**Task A**
Echo word for word the portion of the title insurance article that opens with the words containing "Five years after" and closes with "serve as middlemen.".

**Text to read**

— BEGIN —

Five years after Congress passed a law designed to clean up the title insurance business and lower the costs for home buyers, the same old network of industry middlemen is still reaping a $20 million-a-year bonanza in the Washington area.

Home buyers have paid more than $130 million for title insurance in Maryland, the District of Columbia and Virginia since 1974, but only $10 million of that has been paid out in claims.

For most other forms of insurance -- such as automobile, home and health -- between half and three-quarters of the money consumers pay goes back in claims.

In the case of title insurance, however, as much as $75 of every $100 collected winds up in a huge pot that is distributed to or otherwise benefits the lawyers, bankers, developers and real estate people who serve as middlemen.

A two-month investigation shows that the home buyers' money actually goes into:

Sales commissions of as much as 70 percent of the entire home buyers title insurance payment to middlemen, primarily settlement lawyers, who do little more than refer home buyers to the firms that sell the insurance. Some of these middlemen make more than $200,000 a year for performing a basically clerical task.

Free trips to Hawaii and the Caribbean, golfing prizes and other gifts for the middlemen.

Interest-free deposits of millions of dollars that the title insurance firms keep in local banks, sometimes as an incentive for business referrals. Many of the banks have corporate ties to the title insurance company depositors.

Special discounts to developers who can guarantee that people who buy homes from them will use the same title insurance firm as the developers.

— END —

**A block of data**

— BEGIN —

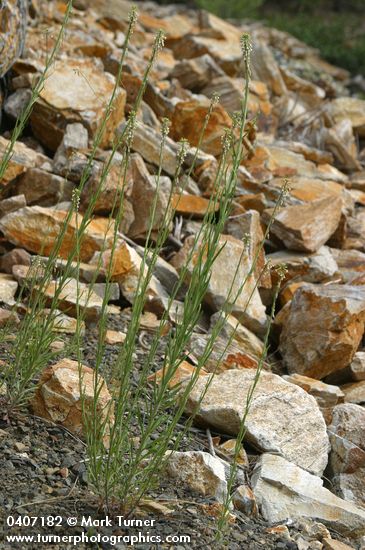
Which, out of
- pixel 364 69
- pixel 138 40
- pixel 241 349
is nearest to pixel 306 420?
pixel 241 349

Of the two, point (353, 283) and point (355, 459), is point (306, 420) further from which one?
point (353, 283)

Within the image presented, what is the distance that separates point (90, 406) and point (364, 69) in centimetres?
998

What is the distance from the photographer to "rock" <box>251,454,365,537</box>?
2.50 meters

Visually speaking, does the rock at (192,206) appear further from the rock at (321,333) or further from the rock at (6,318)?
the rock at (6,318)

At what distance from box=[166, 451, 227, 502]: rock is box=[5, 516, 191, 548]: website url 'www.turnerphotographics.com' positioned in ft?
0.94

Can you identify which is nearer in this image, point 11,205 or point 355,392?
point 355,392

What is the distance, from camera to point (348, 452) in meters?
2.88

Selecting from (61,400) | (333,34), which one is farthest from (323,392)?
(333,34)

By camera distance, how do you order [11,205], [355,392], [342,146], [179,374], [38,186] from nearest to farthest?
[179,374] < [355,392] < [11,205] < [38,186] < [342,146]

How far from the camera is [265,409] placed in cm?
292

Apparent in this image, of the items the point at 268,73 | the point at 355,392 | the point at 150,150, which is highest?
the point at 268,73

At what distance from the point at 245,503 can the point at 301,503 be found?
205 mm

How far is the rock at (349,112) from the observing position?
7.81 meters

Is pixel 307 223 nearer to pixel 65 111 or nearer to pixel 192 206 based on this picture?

— END —

**Task B**
Duplicate, character for character, the section of the records that opens with the line containing "At what distance from the" and closes with the final line of the records.

**Task output A**
Five years after Congress passed a law designed to clean up the title insurance business and lower the costs for home buyers, the same old network of industry middlemen is still reaping a $20 million-a-year bonanza in the Washington area.

Home buyers have paid more than $130 million for title insurance in Maryland, the District of Columbia and Virginia since 1974, but only $10 million of that has been paid out in claims.

For most other forms of insurance -- such as automobile, home and health -- between half and three-quarters of the money consumers pay goes back in claims.

In the case of title insurance, however, as much as $75 of every $100 collected winds up in a huge pot that is distributed to or otherwise benefits the lawyers, bankers, developers and real estate people who serve as middlemen.

**Task output B**
At what distance from the point at 245,503 can the point at 301,503 be found?
205 mm

How far is the rock at (349,112) from the observing position?
7.81 meters

Is pixel 307 223 nearer to pixel 65 111 or nearer to pixel 192 206 based on this picture?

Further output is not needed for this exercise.